- PROBLEM STATEMENT
Answer these questions about the GPU hook guard helper script below:
(a) What filename is assigned to PROXMENUX_GPU_HOOK_FILENAME?
(b) According to the comment on issue #195, why did the hard-coded `local:snippets/` path break LXC/VM migration between cluster nodes?
(c) What path does PROXMENUX_CONFIG_JSON use when it is not already set?

START TEXT PROVIDED

Files
ProxMenux/scripts/global/gpu_hook_guard_helpers.sh
T
2026-05-09 18:59:59 +02:00

469 lines
16 KiB
Bash

#!/usr/bin/env bash
if [[ -n "${__PROXMENUX_GPU_HOOK_GUARD_HELPERS__}" ]]; then
return 0
fi
__PROXMENUX_GPU_HOOK_GUARD_HELPERS__=1
# Issue #195: snippets used to live at the hard-coded `local:snippets/`
# path, which broke LXC/VM migration between cluster nodes — `local` is
# node-specific, so the hookscript reference was dangling on the target
# node. The path now resolves dynamically through
# `_resolve_snippets_storage` and is cached per-process. Callers should
# invoke `_compute_snippets_paths` (interactive flag optional) before
# referencing the two PROXMENUX_GPU_HOOK_* variables.
PROXMENUX_GPU_HOOK_FILENAME="proxmenux-gpu-guard.sh"
PROXMENUX_GPU_HOOK_STORAGE_REF=""
PROXMENUX_GPU_HOOK_ABS_PATH=""
PROXMENUX_CONFIG_JSON="${PROXMENUX_CONFIG_JSON:-/usr/local/share/proxmenux/config.json}"
_gpu_guard_msg_warn() {
if declare -F msg_warn >/dev/null 2>&1; then
msg_warn "$1"
else
echo "[WARN] $1" >&2
fi
}
_gpu_guard_msg_ok() {
if declare -F msg_ok >/dev/null 2>&1; then
msg_ok "$1"
else
echo "[OK] $1"
fi
}
# ────────────────────────────────────────────────────────────────────
# Snippets storage resolution (issue #195)

END TEXT PROVIDED
START SUPPLIED MATERIAL

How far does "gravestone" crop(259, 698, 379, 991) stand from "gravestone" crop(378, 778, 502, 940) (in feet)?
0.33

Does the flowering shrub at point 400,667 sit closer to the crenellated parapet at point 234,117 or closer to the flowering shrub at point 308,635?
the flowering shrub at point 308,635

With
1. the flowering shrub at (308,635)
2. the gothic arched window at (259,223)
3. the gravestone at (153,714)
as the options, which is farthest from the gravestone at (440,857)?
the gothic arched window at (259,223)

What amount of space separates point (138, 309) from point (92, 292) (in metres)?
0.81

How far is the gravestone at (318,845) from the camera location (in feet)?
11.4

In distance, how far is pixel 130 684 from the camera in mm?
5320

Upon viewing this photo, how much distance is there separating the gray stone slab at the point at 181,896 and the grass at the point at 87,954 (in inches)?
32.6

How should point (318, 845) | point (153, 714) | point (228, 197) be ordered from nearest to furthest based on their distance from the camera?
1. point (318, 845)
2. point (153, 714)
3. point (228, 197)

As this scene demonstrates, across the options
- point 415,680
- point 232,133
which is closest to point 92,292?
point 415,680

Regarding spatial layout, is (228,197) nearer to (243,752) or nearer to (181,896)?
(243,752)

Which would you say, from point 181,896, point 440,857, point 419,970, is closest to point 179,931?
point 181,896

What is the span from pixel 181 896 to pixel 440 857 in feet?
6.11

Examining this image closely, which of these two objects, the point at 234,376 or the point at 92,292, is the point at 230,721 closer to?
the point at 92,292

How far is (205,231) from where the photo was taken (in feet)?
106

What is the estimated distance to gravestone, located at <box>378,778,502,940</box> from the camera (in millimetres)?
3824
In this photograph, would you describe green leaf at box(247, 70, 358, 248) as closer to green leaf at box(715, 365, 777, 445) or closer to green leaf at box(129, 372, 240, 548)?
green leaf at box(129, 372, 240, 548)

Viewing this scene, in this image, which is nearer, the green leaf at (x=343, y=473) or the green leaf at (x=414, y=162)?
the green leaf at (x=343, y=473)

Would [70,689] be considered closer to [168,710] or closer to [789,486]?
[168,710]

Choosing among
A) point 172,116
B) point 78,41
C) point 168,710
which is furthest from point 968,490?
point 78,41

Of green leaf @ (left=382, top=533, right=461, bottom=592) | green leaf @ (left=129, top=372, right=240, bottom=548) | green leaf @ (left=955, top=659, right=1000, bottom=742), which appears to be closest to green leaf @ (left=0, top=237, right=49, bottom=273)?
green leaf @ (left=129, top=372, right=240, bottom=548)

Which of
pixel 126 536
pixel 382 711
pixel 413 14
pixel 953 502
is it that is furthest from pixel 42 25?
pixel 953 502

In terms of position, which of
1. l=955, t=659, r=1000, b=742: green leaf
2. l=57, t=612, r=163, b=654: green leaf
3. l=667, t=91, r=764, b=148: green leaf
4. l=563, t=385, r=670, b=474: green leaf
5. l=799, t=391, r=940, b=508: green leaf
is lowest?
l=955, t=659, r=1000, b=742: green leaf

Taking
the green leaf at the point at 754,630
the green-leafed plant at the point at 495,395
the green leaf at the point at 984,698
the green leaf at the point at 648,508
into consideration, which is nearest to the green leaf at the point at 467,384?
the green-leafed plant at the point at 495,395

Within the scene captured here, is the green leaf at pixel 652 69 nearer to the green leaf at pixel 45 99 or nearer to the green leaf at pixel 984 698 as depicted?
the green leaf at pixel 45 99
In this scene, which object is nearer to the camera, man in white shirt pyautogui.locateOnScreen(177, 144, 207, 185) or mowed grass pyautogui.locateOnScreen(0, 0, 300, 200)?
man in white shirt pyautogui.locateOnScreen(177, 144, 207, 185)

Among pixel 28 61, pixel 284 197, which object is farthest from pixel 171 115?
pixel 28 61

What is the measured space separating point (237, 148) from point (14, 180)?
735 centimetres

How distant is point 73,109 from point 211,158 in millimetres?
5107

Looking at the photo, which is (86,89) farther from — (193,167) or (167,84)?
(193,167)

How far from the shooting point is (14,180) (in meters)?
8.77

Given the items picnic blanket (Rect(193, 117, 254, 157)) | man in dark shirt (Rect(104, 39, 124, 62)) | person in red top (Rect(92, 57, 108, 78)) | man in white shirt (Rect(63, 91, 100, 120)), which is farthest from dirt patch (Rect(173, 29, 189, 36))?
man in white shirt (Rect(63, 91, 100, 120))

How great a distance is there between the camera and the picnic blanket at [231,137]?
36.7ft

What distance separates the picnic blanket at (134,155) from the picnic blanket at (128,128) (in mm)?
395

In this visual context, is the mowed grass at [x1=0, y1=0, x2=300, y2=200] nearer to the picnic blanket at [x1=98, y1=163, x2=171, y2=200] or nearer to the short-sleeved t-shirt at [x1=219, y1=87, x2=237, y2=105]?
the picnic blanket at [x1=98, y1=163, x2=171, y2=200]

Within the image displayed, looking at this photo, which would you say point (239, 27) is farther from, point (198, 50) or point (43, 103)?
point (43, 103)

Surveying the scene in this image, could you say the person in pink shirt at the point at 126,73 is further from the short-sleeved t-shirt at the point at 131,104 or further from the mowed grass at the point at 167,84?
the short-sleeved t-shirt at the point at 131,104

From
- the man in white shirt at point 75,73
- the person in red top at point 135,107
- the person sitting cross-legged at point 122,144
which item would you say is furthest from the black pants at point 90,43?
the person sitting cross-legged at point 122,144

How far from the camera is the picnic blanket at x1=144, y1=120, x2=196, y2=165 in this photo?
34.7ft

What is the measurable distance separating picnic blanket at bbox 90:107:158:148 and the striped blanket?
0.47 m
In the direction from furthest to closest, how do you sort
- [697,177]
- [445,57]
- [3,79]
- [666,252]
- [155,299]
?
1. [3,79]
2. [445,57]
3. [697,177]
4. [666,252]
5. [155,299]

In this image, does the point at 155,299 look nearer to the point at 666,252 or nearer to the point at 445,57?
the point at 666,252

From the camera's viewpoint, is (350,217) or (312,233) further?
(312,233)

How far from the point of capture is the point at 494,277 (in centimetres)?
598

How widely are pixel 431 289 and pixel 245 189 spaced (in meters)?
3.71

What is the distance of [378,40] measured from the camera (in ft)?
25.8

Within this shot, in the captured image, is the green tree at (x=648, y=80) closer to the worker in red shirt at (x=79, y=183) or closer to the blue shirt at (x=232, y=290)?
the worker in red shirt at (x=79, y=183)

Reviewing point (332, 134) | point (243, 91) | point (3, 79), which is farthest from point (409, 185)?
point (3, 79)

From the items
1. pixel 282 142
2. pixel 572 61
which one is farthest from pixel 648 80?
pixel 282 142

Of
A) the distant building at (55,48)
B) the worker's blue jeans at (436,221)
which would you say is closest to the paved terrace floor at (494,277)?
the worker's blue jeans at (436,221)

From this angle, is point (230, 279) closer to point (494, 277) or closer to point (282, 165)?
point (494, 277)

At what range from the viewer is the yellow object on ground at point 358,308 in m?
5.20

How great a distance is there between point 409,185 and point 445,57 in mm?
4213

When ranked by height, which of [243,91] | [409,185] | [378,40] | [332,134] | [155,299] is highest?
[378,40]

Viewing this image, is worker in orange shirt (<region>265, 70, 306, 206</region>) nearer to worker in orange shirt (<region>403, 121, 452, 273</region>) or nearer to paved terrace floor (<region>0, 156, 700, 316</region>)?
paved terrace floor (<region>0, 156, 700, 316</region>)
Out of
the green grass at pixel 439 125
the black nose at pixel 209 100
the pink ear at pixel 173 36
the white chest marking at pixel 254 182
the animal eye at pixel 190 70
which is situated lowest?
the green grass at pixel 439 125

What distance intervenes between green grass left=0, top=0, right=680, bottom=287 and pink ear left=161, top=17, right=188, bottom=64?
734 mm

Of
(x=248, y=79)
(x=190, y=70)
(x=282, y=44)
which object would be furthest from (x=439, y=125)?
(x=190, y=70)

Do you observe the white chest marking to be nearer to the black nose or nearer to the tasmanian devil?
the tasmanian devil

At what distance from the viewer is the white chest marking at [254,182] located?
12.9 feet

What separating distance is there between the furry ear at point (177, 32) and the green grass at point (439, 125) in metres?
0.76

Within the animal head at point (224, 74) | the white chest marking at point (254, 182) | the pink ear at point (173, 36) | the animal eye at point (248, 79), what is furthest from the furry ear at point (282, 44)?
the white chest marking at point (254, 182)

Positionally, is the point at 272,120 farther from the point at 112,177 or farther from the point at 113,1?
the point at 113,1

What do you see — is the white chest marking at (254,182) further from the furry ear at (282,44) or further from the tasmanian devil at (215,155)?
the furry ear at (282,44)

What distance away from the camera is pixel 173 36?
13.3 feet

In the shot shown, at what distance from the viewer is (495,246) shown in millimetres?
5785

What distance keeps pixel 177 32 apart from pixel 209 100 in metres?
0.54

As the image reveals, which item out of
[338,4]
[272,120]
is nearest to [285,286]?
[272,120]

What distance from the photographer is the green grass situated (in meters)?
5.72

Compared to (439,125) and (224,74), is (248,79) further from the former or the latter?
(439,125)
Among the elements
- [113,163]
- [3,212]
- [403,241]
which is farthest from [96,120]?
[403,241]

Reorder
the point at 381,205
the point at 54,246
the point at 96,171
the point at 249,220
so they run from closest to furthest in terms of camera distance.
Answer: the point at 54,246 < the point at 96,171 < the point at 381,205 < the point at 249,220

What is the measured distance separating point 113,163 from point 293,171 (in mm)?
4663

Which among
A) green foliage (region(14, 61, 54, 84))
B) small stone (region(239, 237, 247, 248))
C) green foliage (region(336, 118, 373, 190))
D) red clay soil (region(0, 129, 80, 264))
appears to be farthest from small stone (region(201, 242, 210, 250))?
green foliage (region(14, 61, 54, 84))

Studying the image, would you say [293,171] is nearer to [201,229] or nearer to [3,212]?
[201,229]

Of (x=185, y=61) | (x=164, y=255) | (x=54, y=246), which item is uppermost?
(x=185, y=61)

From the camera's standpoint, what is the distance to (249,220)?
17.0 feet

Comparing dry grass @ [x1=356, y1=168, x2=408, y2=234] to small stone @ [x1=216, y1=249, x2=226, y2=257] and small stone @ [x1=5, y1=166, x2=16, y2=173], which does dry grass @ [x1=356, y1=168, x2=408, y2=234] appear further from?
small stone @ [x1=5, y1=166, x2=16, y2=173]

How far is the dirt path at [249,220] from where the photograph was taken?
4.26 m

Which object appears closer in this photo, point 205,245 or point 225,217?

END SUPPLIED MATERIAL

- OUTPUT OF THE TASK
(a) proxmenux-gpu-guard.sh
(b) `local` is node-specific, so the hookscript reference was left dangling on the target node.
(c) /usr/local/share/proxmenux/config.json